- Country: Cook Islands
- Location: Rarotonga International Airport
- Coordinates: 21°12′4.24″S 159°48′0.35″W﻿ / ﻿21.2011778°S 159.8000972°W
- Status: Operational
- Construction began: 2014
- Commission date: October 15, 2014
- Construction cost: NZ$3.3 million
- Owner: Te Aponga Uira

Solar farm
- Type: Flat-panel PV
- Total collector area: 1 ha

Power generation
- Nameplate capacity: 960 kW

= Te Mana O Te Ra solar farm =

Photovoltaic power station in the Cook Islands

Te Mana O Te Ra ("The Power of The Sun") is a photovoltaic power station at Rarotonga International Airport in the Cook Islands. It is the largest solar power station in the Cook Islands. It is owned and operated by Te Aponga Uira.

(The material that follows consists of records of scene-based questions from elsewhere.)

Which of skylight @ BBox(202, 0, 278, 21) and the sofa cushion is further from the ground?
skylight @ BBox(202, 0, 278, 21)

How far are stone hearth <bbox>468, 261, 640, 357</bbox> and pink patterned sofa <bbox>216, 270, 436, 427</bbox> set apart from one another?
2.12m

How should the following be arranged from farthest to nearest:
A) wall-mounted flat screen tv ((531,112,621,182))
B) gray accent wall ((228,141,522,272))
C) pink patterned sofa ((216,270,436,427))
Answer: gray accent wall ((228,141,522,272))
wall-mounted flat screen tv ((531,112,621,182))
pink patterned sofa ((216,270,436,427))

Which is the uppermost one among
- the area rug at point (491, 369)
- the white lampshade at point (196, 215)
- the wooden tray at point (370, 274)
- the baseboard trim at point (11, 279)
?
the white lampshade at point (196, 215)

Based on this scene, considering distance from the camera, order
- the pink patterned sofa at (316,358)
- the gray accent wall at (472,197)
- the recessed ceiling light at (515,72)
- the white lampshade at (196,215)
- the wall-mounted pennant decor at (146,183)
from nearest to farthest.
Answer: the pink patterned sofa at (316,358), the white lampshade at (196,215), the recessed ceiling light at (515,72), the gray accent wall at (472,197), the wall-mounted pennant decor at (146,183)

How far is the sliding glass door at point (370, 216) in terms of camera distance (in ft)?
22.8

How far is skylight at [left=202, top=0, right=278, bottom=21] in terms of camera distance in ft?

The array consists of 3051 solar panels and has a peak output of 960 kW. It was funded by the New Zealand Ministry of Foreign Affairs and constructed between June and September 2014 by New Zealand company Infratec Renewables Ltd. It was commissioned by Cook Islands Prime Minister Henry Puna in October 2014.

In 2017 the farm was upgraded by the addition of a 5.6 MWh battery storage system.

Electricity generated by Te Mana O Te Ra is injected into the local distribution grid via an onsite 11,000V transformer. At peak output it can supply approximately 5% of Rarotonga's electricity demand.